• Document text:
***
Rodeo Austin needs better acts, marketing
Re: Jan. 2 article, “New CEO wants to put Rodeo Austin back at the center of city’s culture.”
The ideas of Rob Golding of improving the rodeo by incorporating craftspeople, artists, bootmakers and salsa cooks might be promising but nothing will work unless the rodeo is promoted more vigorously. The acts that are hired are usually has-been stars. Maybe one or two might be popular but that’s it. The acts are the draw, not farmers markets that are held every weekend in every surrounding town. Rodeo Austin is nowhere near the caliber of the San Antonio or Houston rodeos. Creative thinking must be a priority.
PATRICIA GUNN, PFLUGERVILLE
Trump a great leader? Don’t hold your breath
Recently, at least two letters have appeared suggesting that one day the president-elect will do great things and approach the status of Jefferson and Lincoln.
One asked if those who hate him might considering diving off the Washington monument. Hate is an emotion which requires consumption of energy. I see nothing in this person worthy of my energy.
However, and I do not speak for others with IQs above that of a doorknob, but as for me, should that day arrive, I will be on the papal plane en route to Rome to be fitted for the red shoes and assume my duties as the newly elected Pope.
RICHARD P. IEZZI, KYLE
Williams’ corruption evident from the start
Re: Jan. 4 article, “Roger Williams was probed by ethics office targeted by Republicans.”
I am not surprised that questions are being raised about Roger Williams’s ethics. My only question is: What took you so long? Roger Williams first got on my ethical radar when he was secretary of state. I noticed what were presented as public service announcements to promote voter registration, but they prominently featured Williams’s name and his photograph. I thought that was very odd.
It was obvious he was using taxpayers’ money to promote himself for a future run for elective office — and lo and behold — before long there he was running for Congress.
It is clear that Williams’ moral compass, if he has one, is severely out of calibration. Clearly he is just another corrupt politician out for personal gain rather than public service.
JOHN M. MOORE, AUSTIN
Ben Hur Circus isn’t fun for its captive animals
Once again, the H-E-B Center at Cedar Park welcomes Ben Hur Shrine Circus. This show promises “fun adventure” for all — except for animals forced to perform in this show.
***
• Directions:
Using the letters to the editor, answer these:
(a) Which two rodeos does the letter on Rodeo Austin say it is nowhere near the caliber of?
(b) What office was Roger Williams holding when he first got on the letter writer's "ethical radar"?
(c) Which venue is welcoming the Ben Hur Shrine Circus?
Rely only on the letters to the editor.

• Data extract:
***
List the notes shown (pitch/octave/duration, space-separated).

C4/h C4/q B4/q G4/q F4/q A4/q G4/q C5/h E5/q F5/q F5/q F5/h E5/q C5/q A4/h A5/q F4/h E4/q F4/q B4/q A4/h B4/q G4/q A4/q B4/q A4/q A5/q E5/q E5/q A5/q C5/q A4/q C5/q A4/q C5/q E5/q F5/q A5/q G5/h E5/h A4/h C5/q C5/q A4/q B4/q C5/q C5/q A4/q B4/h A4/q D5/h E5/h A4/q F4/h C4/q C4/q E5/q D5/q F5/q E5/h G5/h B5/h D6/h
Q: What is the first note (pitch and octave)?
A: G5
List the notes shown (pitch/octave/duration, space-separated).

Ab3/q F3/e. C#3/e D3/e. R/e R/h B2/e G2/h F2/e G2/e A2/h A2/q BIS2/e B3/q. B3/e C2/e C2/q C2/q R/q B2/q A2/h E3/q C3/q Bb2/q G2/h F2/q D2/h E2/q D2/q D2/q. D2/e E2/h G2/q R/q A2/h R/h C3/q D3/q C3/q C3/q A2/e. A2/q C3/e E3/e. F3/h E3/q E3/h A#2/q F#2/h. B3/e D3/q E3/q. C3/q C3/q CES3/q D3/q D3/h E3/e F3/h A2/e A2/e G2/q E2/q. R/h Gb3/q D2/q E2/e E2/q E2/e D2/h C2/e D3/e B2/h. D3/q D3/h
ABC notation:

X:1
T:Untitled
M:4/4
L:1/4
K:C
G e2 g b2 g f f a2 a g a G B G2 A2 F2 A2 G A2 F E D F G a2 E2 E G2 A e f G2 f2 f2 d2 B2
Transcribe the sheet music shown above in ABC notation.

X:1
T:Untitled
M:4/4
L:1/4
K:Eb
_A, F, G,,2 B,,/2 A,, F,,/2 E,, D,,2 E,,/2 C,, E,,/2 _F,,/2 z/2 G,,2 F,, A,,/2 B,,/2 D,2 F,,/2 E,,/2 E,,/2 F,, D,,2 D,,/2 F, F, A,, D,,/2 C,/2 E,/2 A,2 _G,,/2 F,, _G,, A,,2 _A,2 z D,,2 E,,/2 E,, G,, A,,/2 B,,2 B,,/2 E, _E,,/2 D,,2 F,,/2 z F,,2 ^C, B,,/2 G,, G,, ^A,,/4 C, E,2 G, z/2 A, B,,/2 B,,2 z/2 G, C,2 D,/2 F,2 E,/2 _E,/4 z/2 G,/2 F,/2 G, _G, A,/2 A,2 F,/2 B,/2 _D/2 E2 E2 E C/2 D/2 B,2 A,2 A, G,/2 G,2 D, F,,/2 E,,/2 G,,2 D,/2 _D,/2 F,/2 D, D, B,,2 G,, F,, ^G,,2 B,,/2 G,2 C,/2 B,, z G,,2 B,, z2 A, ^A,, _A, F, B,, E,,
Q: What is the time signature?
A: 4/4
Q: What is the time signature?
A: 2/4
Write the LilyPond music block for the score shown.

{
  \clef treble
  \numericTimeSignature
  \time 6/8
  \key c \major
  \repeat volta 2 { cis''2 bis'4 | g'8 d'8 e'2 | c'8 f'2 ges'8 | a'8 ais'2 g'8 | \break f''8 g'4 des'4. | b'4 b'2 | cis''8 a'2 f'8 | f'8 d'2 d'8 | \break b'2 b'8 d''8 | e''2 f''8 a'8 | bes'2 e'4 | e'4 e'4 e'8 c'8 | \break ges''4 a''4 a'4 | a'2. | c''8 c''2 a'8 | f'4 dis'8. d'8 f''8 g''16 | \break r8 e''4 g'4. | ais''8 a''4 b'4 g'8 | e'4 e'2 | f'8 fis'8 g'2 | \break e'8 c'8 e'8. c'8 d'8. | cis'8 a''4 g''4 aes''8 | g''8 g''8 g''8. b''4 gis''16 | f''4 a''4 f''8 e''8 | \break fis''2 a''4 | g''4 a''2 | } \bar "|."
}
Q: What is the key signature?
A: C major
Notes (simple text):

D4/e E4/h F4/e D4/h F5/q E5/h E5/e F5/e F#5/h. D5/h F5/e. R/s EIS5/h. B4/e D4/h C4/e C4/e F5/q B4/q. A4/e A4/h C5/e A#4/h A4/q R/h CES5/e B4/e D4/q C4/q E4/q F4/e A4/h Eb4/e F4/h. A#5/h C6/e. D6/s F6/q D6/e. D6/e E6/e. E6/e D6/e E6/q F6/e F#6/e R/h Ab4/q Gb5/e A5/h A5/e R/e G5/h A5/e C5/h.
***
• Result of the exercise:
(a) The San Antonio and Houston rodeos.
(b) Secretary of state.
(c) The H-E-B Center at Cedar Park.